**EXERCISE AIM:**
Please repeat all of the listing exactly.

** START SUPPLIED DATA **

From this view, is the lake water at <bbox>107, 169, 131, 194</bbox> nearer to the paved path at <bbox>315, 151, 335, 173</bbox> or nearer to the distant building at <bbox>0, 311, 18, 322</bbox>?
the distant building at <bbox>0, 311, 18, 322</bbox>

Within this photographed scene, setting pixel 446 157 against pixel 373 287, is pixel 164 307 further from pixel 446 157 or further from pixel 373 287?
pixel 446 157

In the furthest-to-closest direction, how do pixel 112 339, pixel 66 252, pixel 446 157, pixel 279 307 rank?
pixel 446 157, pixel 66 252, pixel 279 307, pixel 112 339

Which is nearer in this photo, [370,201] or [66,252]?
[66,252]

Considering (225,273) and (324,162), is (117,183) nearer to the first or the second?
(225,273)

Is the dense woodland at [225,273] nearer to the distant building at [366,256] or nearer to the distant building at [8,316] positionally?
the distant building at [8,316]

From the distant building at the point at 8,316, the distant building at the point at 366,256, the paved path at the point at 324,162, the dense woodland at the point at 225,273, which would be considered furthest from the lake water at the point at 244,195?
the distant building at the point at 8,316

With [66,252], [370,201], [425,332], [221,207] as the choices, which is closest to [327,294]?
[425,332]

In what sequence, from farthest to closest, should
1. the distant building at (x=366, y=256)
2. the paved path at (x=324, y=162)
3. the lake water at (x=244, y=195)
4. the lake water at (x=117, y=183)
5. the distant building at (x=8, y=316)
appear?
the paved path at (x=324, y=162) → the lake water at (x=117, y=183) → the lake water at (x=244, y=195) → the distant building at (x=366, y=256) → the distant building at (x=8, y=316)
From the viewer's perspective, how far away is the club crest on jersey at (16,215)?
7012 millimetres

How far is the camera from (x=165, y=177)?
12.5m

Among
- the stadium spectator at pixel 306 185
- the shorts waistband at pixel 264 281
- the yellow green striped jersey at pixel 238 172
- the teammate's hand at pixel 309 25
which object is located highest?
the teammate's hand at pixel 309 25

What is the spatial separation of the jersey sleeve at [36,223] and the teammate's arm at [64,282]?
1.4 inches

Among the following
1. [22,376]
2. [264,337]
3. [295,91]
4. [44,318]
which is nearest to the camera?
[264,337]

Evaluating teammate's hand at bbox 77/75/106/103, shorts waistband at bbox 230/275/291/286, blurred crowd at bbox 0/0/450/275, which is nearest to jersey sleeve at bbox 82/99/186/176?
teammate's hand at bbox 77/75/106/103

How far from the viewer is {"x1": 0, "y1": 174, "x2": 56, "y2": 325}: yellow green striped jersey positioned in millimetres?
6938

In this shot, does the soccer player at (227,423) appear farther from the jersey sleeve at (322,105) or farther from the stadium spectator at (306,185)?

** END SUPPLIED DATA **

**PROBLEM SOLUTION:**
From this view, is the lake water at <bbox>107, 169, 131, 194</bbox> nearer to the paved path at <bbox>315, 151, 335, 173</bbox> or nearer to the distant building at <bbox>0, 311, 18, 322</bbox>?
the distant building at <bbox>0, 311, 18, 322</bbox>

Within this photographed scene, setting pixel 446 157 against pixel 373 287, is pixel 164 307 further from pixel 446 157 or further from pixel 373 287?
pixel 446 157

In the furthest-to-closest direction, how do pixel 112 339, pixel 66 252, pixel 446 157, pixel 279 307 rank?
pixel 446 157, pixel 66 252, pixel 279 307, pixel 112 339

Which is nearer in this photo, [370,201] or [66,252]?
[66,252]

Considering (225,273) and (324,162), is (117,183) nearer to the first or the second?
(225,273)

Is the dense woodland at [225,273] nearer to the distant building at [366,256] or nearer to the distant building at [8,316] positionally?
the distant building at [8,316]

From the distant building at the point at 8,316, the distant building at the point at 366,256, the paved path at the point at 324,162, the dense woodland at the point at 225,273, which would be considered furthest from the lake water at the point at 244,195?
the distant building at the point at 8,316

With [66,252], [370,201], [425,332], [221,207] as the choices, which is closest to [327,294]?
[425,332]

In what sequence, from farthest to closest, should
1. the distant building at (x=366, y=256)
2. the paved path at (x=324, y=162)
3. the lake water at (x=244, y=195)
4. the lake water at (x=117, y=183)
5. the distant building at (x=8, y=316)
appear?
the paved path at (x=324, y=162) → the lake water at (x=117, y=183) → the lake water at (x=244, y=195) → the distant building at (x=366, y=256) → the distant building at (x=8, y=316)
From the viewer's perspective, how far away is the club crest on jersey at (16,215)?
7012 millimetres

How far is the camera from (x=165, y=177)?
12.5m

Among
- the stadium spectator at pixel 306 185
- the shorts waistband at pixel 264 281
- the yellow green striped jersey at pixel 238 172
- the teammate's hand at pixel 309 25
which object is located highest?
the teammate's hand at pixel 309 25

What is the spatial separation of the jersey sleeve at [36,223] and the teammate's arm at [64,282]?
1.4 inches

Among the following
1. [22,376]
2. [264,337]
3. [295,91]
4. [44,318]
which is nearest to the camera?
[264,337]

Evaluating teammate's hand at bbox 77/75/106/103, shorts waistband at bbox 230/275/291/286, blurred crowd at bbox 0/0/450/275, which is nearest to jersey sleeve at bbox 82/99/186/176?
teammate's hand at bbox 77/75/106/103

How far from the viewer is {"x1": 0, "y1": 174, "x2": 56, "y2": 325}: yellow green striped jersey positioned in millimetres?
6938

In this shot, does the soccer player at (227,423) appear farther from the jersey sleeve at (322,105) or farther from the stadium spectator at (306,185)?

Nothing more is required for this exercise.